振り向くと、すぐ隣にカイルが立っていた。
「カイル……?」
彼の手が、ごく自然にリーネの肩をかばうように引き寄せる。
リーネの手からすっとかんざしを取って棚に戻しながら、カイルは店主に軽く頭を下げた。
「すみません。時間が限られてるので、またあとで寄らせてもらえますか?」
「あ、ああ……もちろん。また来てよ」
青年は少し驚いたように目を見開いたが、すぐににこやかに手を振ってくれた。
カラン、と風鈴が鳴る音を背に、リーネはカイルに連れられて店先から離れていく。
「……急に、どうしたの?」
「いや、あの距離感はさすがに、俺でもちょっと……」
「ご、ごめん」
カイルは苦笑まじりに言った。
肩に触れるカイルの力強さにどきどきしながら、離れてしまったセリナたちの元へ急いだ。

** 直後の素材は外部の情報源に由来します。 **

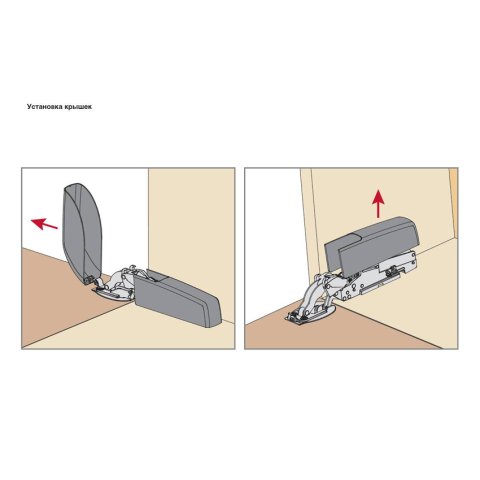 Установка крышек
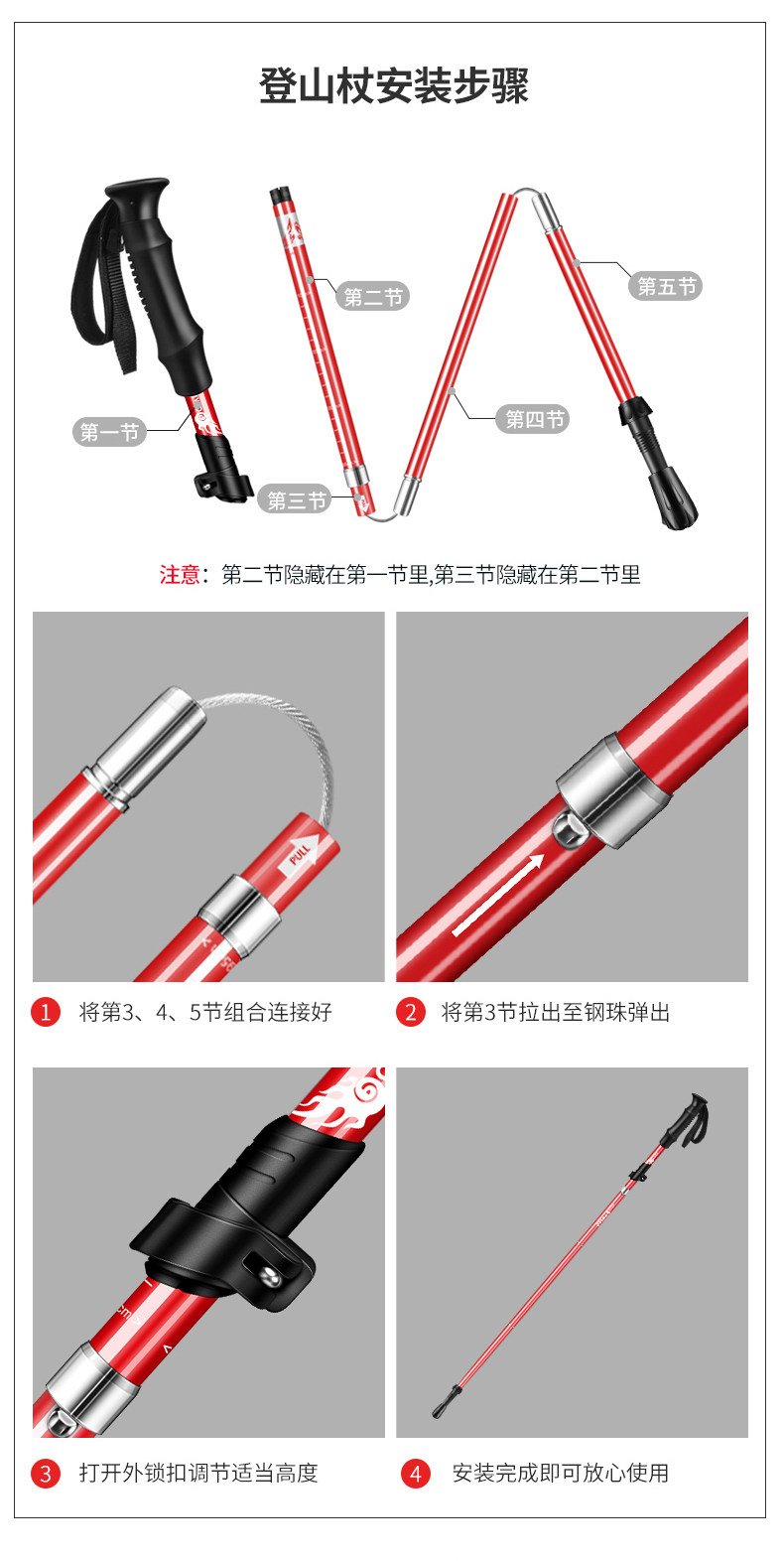 登山杖安装步骤

第一节

第二节

第三节

第四节

第五节

注意：第二节隐藏在第一节里,第三节隐藏在第二节里

PULL

1 将第3、4、5节组合连接好

2 将第3节拉出至钢珠弹出

3 打开外锁扣调节适当高度

4 安装完成即可放心使用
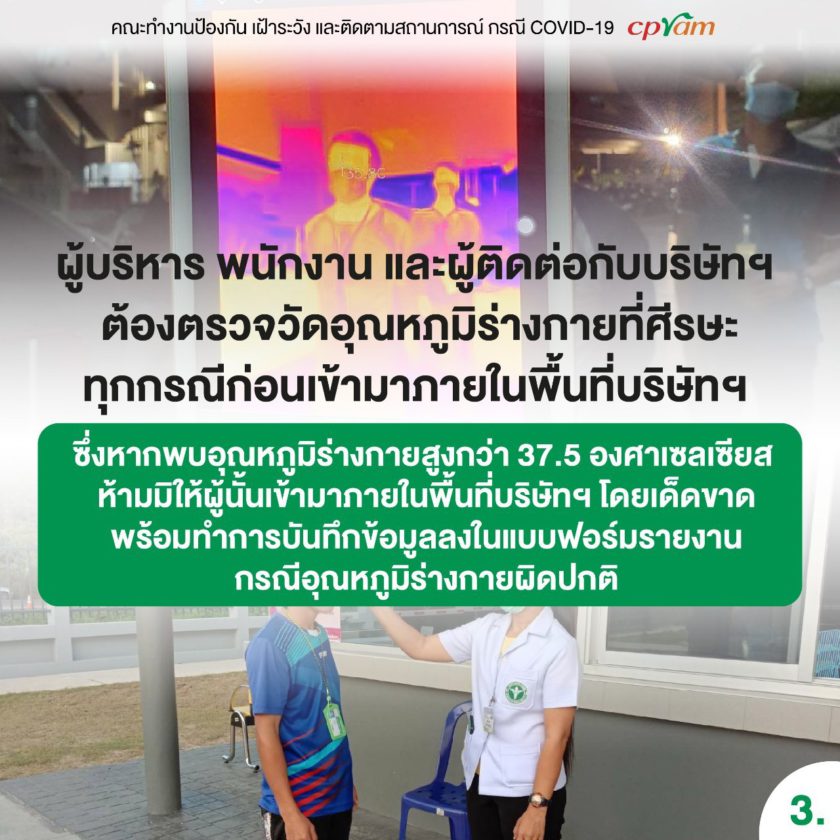 คณะทำงานป้องกัน เฝ้าระวัง และติดตามสถานการณ์ กรณี COVID-19 cpram

ผู้บริหาร พนักงาน และผู้ติดต่อกับบริษัทฯ ต้องตรวจวัดอุณหภูมิร่างกายที่ศีรษะ ทุกกรณีก่อนเข้ามาภายในพื้นที่บริษัทฯ

ซึ่งหากพบอุณหภูมิร่างกายสูงกว่า 37.5 องศาเซลเซียส ห้ามมิให้ผู้นั้นเข้ามาภายในพื้นที่บริษัทฯ โดยเด็ดขาด พร้อมทำการบันทึกข้อมูลลงในแบบฟอร์มรายงาน กรณีอุณหภูมิร่างกายผิดปกติ

3.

ぱちぱちと炭のはぜる音が静かに響くなか、膳には香ばしい焼き魚と湯気の立つ味噌汁。
食卓に並ぶ料理は、この国ならではの素朴な味付けで、どこかほっとする風味だった。
「みなさん、遠路はるばるようこそ来てくださった!」
ふくよかな頬を揺らしながら笑うのは、以前セリナと商談をした重役・ヤクモ。
小さな目をさらに細めながら、歓迎してくれる。
彼のそばには、黙って立つ数名の補佐たち。
揃いの紋の入った羽織、腰には美しく収められた装飾刀。どこか“武士”を思わせる厳かな空気をまとっていた。

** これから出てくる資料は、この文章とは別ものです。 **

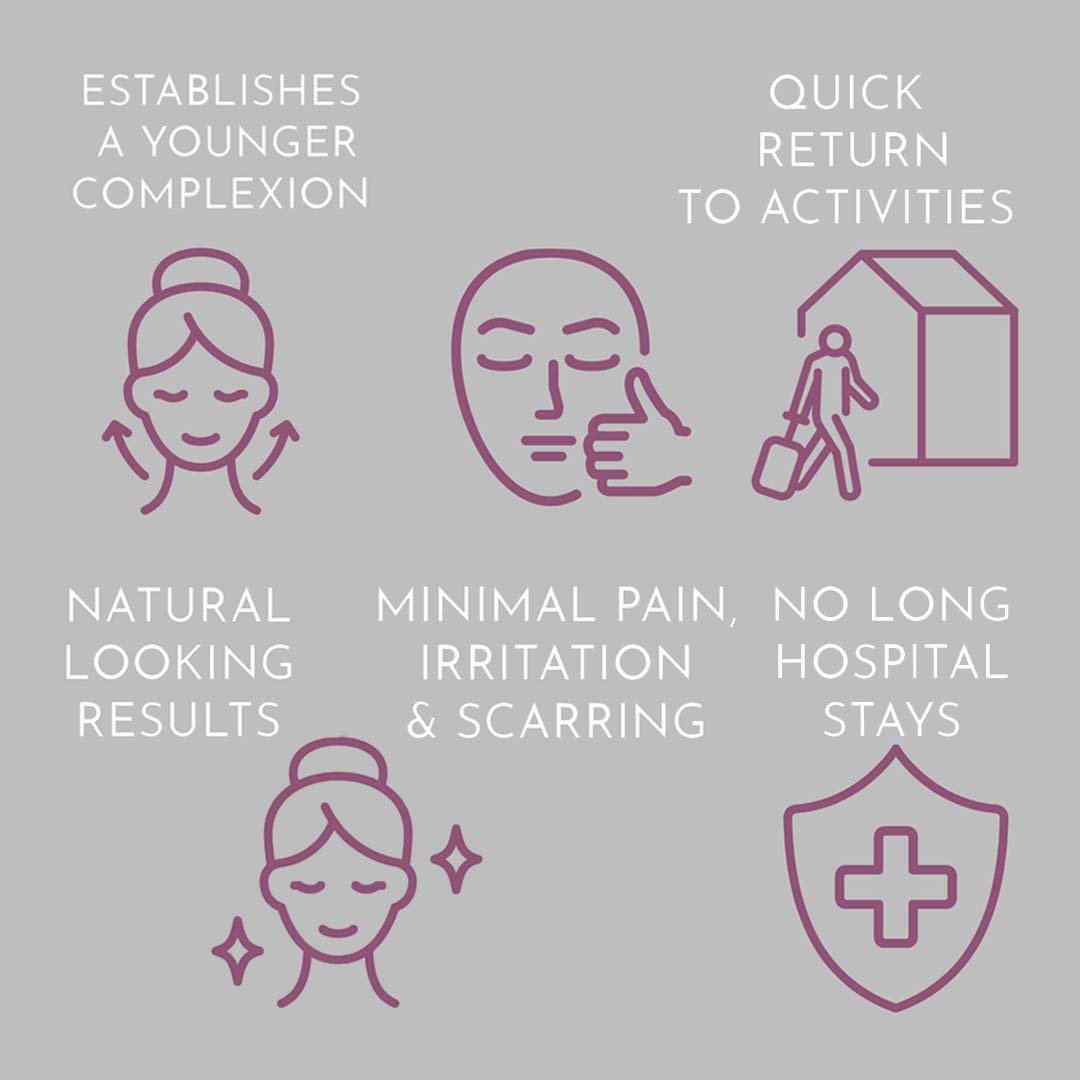 ESTABLISHES A YOUNGER COMPLEXION

QUICK RETURN TO ACTIVITIES

NATURAL LOOKING RESULTS

MINIMAL PAIN, IRRITATION & SCARRING

NO LONG HOSPITAL STAYS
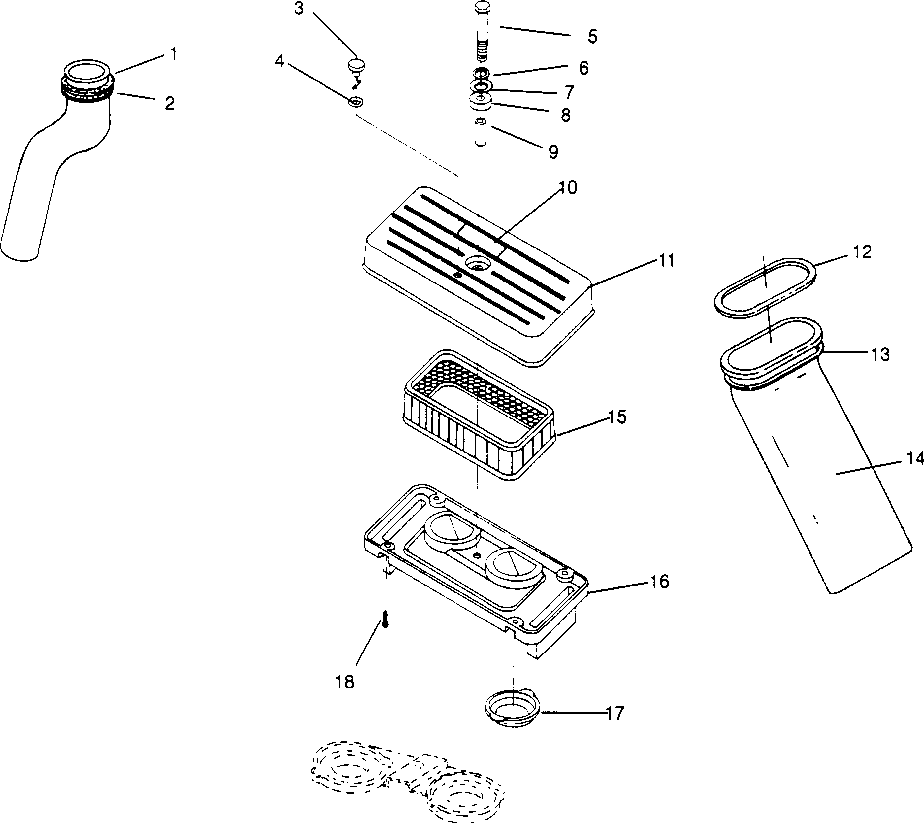 3
5
1
4
6
2
7
8
9
10
11
12
13
15
14
16
18
17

「この国の皆さん、本当に素敵な所作ですね……器の持ち方から違う気がします」
セリナは感嘆の声をもらしながら、おちついた所作で味噌汁を口に運ぶ。
「ほう、さすがはセリナ殿。前回の訪問で多くを学ばれたと聞いておりましたが。リーネ殿の箸使いもお上手で」
ヤクモさんがにこやかに語る中、場の空気は和やかに、食事をしながらの意見交換が進んでいく。

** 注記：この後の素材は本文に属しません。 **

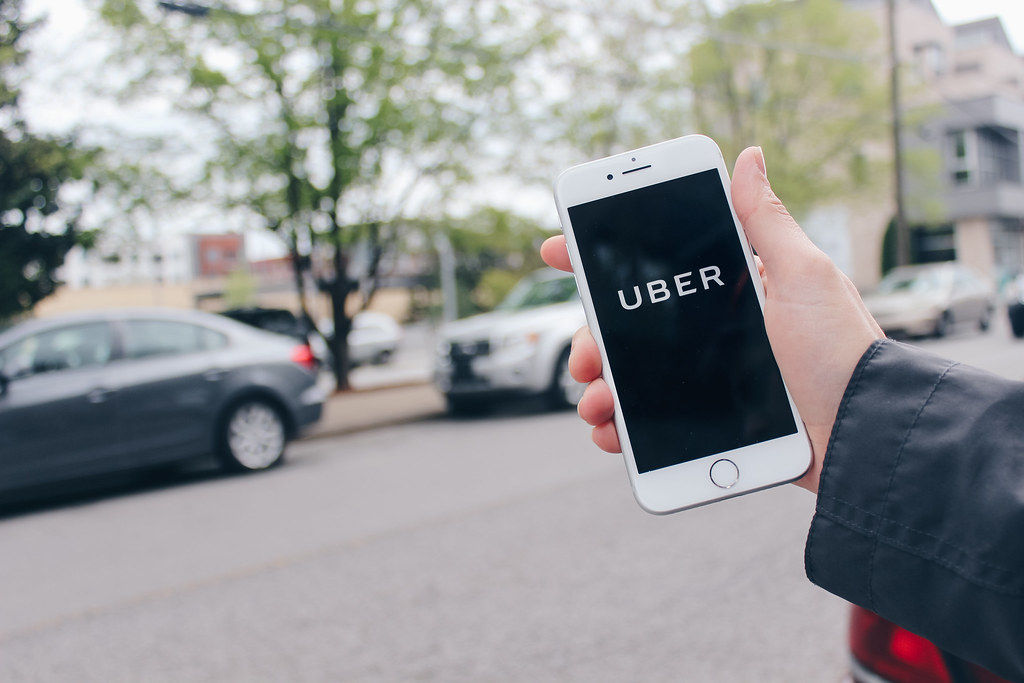 UBER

一方その頃、カイルはというと箸を不器用に指のあいだで転がしながら、目の前の煮物に悪戦苦闘していた。
「大丈夫?」
リーネが小声で尋ねると、彼は小さく首をすくめた。
「一応練習したんだけどな。思った以上にすべる」
そんな彼に声をかけたのは、案内役の美女だった。
「お困りですか? もしよろしければ──」
柔らかい微笑を浮かべながら、彼女はさっとカイルの手に近づくと、自身の指で箸の持ち方をなぞるようにしてそっと手を添えた。
「こう持って、ここを少しだけ支えると…」
「ああ、なるほど。そこに力を入れないと」
私は目の前の湯気立つ味噌汁に集中する。
里芋に似たものを上手く箸でつまんでいるカイルを見ながら、なんとなくもやもやした気持ちが残る。
「慣れると楽しいですね」
「ふふ、それはよかったです」
カイルの箸が魚の身を滑らせたそのとき、隣に座っていたクシナさんが、ふわりと身を寄せた。
「魚は難しいのです。お手伝いしましょうか?」
細く整った指が彼の手元へ伸びる。
「あ、大丈夫です」
カイルは自然な笑みを保ったまま、ほんのわずかに体を引いた。
まるで、空気の流れに乗るようなさりげなさだった。
「すみません、こっちの文化にまだ慣れてなくて。でも、自分でやってみます」
「あら、そうですか」
クシナさん声は柔らかいが、その指先はもうカイルに触れることはなかった。
カイルは、ただ淡々と箸を持ち直し、少しぎこちなくも自分の食事に集中していた。
表情は崩さず、けれど明らかに一線を引いたその姿に、周囲の誰もが気づくことはなかった。